Miscellaneous Notes on Ruby Slippers

--The present day plot was mostly fluff and filler because we've reached that part of the season in which everyone drags their heels in order to hit the 22 mark with enough story.

--I don't care how dense the trees in Oz are; Toto could not possibly sound like that.

--I did applaud the lack of outsider feeling over sexual orientation but lines like "one more life I destroyed because of what I am" are awkward and too heavy and really should be avoided before I take back my applause.

--"Chisel Chin Jr"

--Kansas and Wolfie sounds like a really terrible buddy-buddy cop TV show in the 1970s.

--Belle put herself in a sleeping curse and expects Moe to wake her up, not Rumple. I spent an inordinate amount of time last week discussing Rumbelle so I'll just leave this observation here for now and move the heck on.

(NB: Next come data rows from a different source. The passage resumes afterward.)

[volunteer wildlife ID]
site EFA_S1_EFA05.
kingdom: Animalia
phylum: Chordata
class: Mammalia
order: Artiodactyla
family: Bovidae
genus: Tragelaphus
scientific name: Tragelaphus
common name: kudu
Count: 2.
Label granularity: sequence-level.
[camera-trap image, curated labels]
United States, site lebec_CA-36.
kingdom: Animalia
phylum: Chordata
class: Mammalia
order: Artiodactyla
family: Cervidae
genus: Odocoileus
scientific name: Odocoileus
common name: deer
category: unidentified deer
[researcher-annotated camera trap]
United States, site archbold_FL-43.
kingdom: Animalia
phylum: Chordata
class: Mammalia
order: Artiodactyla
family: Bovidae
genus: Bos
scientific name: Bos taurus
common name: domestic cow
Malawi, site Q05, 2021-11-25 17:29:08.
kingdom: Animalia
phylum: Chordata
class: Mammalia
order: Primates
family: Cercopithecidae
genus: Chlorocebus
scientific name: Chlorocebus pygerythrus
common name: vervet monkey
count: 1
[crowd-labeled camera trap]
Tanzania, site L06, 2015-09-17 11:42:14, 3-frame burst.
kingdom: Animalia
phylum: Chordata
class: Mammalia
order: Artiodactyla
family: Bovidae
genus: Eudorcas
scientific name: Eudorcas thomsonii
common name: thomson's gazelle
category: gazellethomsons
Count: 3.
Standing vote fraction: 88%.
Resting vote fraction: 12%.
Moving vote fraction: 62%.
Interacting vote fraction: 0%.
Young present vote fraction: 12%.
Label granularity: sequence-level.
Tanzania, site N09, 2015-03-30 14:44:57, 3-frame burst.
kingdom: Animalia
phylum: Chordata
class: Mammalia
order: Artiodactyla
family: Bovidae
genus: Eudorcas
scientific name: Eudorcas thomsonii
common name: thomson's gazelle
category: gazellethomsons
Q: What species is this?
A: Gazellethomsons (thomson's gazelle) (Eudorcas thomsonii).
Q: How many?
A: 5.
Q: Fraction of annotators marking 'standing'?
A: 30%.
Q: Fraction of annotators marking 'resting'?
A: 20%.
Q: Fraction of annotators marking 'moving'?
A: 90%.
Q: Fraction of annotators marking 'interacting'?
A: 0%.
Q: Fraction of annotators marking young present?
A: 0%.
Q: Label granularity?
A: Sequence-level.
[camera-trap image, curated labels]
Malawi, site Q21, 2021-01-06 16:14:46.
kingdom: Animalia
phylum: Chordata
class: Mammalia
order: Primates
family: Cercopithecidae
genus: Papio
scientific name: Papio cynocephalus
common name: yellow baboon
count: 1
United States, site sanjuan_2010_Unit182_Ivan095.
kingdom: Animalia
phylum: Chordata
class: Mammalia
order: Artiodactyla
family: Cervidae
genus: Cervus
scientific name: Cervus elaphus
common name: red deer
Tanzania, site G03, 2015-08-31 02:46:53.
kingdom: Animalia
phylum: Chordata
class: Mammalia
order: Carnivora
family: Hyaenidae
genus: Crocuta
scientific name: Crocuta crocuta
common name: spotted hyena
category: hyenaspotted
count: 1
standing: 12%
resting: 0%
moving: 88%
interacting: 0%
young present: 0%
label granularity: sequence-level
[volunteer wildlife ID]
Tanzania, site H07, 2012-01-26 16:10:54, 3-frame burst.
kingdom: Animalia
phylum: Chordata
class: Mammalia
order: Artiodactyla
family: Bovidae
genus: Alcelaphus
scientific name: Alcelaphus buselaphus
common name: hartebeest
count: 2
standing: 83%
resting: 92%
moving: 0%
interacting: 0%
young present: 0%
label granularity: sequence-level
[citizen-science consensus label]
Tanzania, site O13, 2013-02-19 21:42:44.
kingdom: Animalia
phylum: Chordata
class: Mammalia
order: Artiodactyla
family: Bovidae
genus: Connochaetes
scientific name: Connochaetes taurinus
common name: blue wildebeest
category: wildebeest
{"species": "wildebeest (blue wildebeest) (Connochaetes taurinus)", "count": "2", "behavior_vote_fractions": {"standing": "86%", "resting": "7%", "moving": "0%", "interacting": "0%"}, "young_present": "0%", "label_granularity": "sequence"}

--Hook actually said thank you! It's a miracle!

--Did the writers name this episode "Ruby Slippers" as a cheeky attempt to name the 'ship before the fandom could?

--Hades literally melted Auntie Em, mopped her up with a dishrag, and then wrung her into a mason jar. Can we keep him please? Just a little while longer?

--Belle has morning sickness but she is so newly pregnant that she didn’t even know she was pregnant when Rumple told her. But Zelena, who was pregnant for long enough to fully know she was with child, never had morning sickness? That makes NO sense.

--The feather on Zelena's hat bothers me, deep in my soul.